Strange RegEx fix that seems unnecessary

Recommended Posts

GPinzone

I wrote a program to convert single and double quotes to curly single and double quotes. The program uses regular expression search and replaces to swap the straight quotes to their curly counterparts and to ignore any HTML tags, too.
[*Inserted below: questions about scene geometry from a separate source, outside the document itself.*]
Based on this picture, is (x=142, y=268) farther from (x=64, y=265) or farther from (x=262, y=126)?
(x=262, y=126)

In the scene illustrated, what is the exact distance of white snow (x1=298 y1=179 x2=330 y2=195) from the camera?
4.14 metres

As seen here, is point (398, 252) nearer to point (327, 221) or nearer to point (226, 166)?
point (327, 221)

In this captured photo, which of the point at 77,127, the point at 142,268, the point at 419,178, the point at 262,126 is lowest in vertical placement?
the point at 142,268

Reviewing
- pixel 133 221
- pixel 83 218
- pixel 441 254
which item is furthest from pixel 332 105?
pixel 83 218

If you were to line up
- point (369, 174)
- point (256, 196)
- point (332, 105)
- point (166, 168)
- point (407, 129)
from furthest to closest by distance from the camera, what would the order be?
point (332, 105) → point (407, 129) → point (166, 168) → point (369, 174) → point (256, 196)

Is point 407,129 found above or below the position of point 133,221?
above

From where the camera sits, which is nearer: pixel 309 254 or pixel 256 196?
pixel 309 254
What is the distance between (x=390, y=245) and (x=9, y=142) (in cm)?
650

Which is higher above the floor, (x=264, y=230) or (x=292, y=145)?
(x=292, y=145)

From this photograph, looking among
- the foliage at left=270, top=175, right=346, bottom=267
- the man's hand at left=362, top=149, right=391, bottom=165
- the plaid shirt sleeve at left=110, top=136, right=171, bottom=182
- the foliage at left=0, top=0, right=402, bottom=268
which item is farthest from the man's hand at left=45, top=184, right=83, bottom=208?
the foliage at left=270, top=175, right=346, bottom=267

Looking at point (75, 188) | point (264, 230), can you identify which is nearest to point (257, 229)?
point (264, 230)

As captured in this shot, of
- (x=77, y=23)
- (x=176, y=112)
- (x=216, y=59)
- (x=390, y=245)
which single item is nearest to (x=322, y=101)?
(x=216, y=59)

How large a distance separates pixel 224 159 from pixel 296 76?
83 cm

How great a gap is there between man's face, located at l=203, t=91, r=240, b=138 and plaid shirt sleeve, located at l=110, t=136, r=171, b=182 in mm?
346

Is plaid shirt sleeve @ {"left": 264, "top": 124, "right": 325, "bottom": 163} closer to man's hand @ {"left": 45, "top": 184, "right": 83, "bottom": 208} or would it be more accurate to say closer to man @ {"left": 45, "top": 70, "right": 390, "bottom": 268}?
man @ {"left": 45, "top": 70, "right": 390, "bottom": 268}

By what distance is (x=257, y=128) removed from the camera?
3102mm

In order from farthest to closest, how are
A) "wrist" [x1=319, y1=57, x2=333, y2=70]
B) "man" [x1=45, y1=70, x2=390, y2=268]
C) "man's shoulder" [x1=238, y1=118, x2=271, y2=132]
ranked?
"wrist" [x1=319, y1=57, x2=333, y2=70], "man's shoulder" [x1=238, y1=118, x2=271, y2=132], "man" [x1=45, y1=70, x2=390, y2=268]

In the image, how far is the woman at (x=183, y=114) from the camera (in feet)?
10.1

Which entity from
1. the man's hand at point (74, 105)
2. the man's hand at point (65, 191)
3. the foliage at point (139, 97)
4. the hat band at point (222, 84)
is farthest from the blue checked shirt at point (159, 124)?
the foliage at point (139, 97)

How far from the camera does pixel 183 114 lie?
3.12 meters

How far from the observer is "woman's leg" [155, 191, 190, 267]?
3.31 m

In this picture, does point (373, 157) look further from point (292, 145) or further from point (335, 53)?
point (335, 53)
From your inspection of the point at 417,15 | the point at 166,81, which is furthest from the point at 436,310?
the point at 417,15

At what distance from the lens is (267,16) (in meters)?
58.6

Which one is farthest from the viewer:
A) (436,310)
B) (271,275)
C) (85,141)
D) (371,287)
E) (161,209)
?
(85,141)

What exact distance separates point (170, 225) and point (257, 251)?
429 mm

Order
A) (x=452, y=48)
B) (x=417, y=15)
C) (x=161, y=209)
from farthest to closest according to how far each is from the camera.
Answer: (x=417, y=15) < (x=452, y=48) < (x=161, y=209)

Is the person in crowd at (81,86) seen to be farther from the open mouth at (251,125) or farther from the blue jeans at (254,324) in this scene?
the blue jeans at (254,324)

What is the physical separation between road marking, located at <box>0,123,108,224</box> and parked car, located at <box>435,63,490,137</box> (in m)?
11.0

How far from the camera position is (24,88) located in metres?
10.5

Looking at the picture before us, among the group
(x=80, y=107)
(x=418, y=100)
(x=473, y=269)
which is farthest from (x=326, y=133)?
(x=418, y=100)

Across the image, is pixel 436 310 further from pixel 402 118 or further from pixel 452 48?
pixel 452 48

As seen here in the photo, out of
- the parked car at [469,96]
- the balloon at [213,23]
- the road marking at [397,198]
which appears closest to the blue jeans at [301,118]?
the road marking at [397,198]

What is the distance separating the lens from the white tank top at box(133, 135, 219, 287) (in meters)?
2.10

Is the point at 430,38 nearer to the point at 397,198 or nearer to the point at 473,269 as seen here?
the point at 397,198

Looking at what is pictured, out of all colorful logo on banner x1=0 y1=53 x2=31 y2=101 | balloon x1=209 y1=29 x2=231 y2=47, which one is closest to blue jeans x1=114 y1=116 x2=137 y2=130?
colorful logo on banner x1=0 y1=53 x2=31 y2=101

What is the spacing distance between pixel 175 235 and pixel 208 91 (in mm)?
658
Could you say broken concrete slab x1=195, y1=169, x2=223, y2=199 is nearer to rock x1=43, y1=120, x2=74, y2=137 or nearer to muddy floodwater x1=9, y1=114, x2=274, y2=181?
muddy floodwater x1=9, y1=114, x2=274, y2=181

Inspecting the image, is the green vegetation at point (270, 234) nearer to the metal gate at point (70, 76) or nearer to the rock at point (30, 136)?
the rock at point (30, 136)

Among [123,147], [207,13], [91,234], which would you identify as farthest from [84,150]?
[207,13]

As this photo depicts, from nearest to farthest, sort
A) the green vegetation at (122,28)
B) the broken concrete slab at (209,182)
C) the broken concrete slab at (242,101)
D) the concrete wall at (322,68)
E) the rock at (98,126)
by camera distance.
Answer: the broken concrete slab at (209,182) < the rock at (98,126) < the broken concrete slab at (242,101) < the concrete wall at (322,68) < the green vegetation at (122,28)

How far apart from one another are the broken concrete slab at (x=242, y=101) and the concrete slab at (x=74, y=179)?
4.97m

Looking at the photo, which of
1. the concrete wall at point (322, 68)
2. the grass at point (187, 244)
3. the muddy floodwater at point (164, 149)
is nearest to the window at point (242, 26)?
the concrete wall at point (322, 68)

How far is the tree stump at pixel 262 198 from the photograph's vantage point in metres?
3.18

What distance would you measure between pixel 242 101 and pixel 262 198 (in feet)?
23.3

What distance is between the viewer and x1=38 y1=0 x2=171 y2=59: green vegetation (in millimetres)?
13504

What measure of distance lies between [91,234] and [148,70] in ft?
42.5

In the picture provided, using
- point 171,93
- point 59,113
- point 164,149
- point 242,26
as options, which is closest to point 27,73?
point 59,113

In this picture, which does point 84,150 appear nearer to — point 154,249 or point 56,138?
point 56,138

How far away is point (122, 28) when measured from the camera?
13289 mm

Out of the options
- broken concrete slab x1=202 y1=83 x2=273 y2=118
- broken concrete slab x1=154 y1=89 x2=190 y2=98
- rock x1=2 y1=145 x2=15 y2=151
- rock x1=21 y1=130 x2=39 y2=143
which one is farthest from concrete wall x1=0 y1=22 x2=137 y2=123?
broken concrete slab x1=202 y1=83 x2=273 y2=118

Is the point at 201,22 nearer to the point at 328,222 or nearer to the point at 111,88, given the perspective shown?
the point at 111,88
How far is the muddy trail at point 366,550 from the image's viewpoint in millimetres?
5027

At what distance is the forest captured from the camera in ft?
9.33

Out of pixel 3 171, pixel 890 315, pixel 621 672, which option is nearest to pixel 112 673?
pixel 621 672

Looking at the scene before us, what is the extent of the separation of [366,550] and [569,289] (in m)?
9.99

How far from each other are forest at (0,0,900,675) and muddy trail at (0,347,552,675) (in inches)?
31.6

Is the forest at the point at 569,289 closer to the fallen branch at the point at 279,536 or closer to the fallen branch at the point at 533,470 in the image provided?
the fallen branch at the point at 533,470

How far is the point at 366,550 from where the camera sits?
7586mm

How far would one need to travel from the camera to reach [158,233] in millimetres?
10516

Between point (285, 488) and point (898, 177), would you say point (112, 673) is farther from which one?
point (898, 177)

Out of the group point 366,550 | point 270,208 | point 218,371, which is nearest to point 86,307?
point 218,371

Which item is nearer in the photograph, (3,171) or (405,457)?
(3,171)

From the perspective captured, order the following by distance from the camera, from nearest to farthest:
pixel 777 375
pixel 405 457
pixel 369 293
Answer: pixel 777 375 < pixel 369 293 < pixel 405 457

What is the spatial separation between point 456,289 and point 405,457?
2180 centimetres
#include <ButtonConstants.au3>
#include <EditConstants.au3>
#include <GUIConstantsEx.au3>
#include <WindowsConstants.au3>
#include <FontConstants.au3>


Func Curlify($sInput)
    Local $sOutput = StringRegExpReplace($sInput, "'(?!([^<]+)?>)", "’")
    $sOutput = StringRegExpReplace($sOutput, "((^|\s+)(<[^>]*>)*)’", "${1}‘")
    $sOutput = StringRegExpReplace($sOutput, '"(?!([^<]+)?>)', "”")
    $sOutput = StringRegExpReplace($sOutput, "((^|\s+)(<[^>]*>)*)”", "${1}“")
    ; Fix nested quotes
    While StringRegExp($sOutput, "(‘|“)(<[^>]*>)*(’|”)")
        $sOutput = StringRegExpReplace($sOutput, "((‘|“)(<[^>]*>)*)’", "${1}‘")
        $sOutput = StringRegExpReplace($sOutput, "((‘|“)(<[^>]*>)*)”", "${1}“")
    WEnd

    Return $sOutput
EndFunc   ;==>Curlify

$FormCurly = GUICreate("Form_Curly", 708, 439, 192, 124)
$Original = GUICtrlCreateEdit("", 0, 0, 305, 433)
GUICtrlSetFont(-1, 9, $FW_NORMAL, 0, "Courier New") ; Set the font of the previous control.
GUICtrlSetLimit(-1, 1500000)
$Modified = GUICtrlCreateEdit("", 408, 0, 297, 433)
GUICtrlSetFont(-1, 9, $FW_NORMAL, 0, "Courier New") ; Set the font of the previous control.
GUICtrlSetLimit(-1, 1500000)
$Curly = GUICtrlCreateButton("Curly", 320, 64, 75, 25)
$Reset = GUICtrlCreateButton("Reset", 320, 164, 75, 25)
GUISetState(@SW_SHOW)

While 1
    $nMsg = GUIGetMsg()
    Switch $nMsg
        Case $Curly
            GUICtrlSetData($Modified, Curlify(GUICtrlRead($Original)))

        Case $Reset
            GUICtrlSetData($Original, "")
            GUICtrlSetData($Modified, "")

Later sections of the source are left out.